*** TEXTAUSZUG

Unwillig und noch immer ausser mir von dem Traum mit der Ueberschwemmung trank ich Kaffee und machte mich bei den weiteren Vorbereitungen nützlich. Ich hatte am Abend eine exzellente Analyse meines Kollegen Robert Mayer gelesen zur Krise des Euro, so erinnerte ich mich nun, während ich die Anoden aus dem Wasser nahm. Wahrscheinlich hatte mir dieser Bericht den Albtraum zugefügt. Die Schlussfolgerung war voller Pessimismus, eben „apokalyptische Zeit“.

******
*** BEREITGESTELLTES MATERIAL

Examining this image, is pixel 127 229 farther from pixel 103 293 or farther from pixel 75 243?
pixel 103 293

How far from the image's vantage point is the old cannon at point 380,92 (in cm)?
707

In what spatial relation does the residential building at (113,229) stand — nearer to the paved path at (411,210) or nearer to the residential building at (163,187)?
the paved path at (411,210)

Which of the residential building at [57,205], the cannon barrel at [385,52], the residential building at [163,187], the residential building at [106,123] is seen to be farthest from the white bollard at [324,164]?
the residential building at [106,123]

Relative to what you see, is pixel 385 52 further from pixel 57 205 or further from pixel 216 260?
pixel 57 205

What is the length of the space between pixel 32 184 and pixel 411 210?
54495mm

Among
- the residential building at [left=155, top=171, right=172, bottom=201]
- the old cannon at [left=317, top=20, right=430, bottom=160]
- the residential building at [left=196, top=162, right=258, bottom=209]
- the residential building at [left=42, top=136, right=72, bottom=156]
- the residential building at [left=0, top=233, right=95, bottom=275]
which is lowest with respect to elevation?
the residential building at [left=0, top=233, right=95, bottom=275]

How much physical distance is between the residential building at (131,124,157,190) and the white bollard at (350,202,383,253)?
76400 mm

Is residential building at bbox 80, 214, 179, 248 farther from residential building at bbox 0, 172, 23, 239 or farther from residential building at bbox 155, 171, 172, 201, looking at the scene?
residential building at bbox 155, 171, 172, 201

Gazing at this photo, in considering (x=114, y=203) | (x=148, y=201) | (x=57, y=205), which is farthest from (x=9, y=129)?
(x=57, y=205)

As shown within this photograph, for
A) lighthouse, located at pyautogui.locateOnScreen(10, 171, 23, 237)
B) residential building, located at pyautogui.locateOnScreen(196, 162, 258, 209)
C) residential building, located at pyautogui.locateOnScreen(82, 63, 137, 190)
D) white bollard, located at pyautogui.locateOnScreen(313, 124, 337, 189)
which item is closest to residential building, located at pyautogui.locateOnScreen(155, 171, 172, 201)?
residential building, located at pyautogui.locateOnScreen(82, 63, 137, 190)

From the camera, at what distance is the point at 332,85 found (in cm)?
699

******

▶ [ARBEITSAUFTRAG 1] Erläutern Sie anhand des Textauszugs, worauf die Ich-Figur den Albtraum zurückführt.
▶ [ARBEITSAUFTRAG 2] Geben Sie für jede Aussage an, ob sie mit dem Textauszug übereinstimmt, und belegen Sie Ja oder Nein mit einem wörtlichen Zitat: (a) Die Ich-Figur trank nach dem Traum Tee. (b) Die Analyse von Robert Mayer wird als exzellent bezeichnet. (c) Die Schlussfolgerung der Analyse war optimistisch.

▶ [ERGEBNIS 1] Die Ich-Figur vermutet, dass der Bericht, den sie am Abend gelesen hatte, den Albtraum ausgelöst hat. Es handelt sich um eine Analyse des Kollegen Robert Mayer zur Krise des Euro. Deren Schlussfolgerung war „voller Pessimismus“.

▶ [ERGEBNIS 2]
(a) Nein: „trank ich Kaffee“
(b) Ja: „eine exzellente Analyse meines Kollegen Robert Mayer“
(c) Nein: „Die Schlussfolgerung war voller Pessimismus“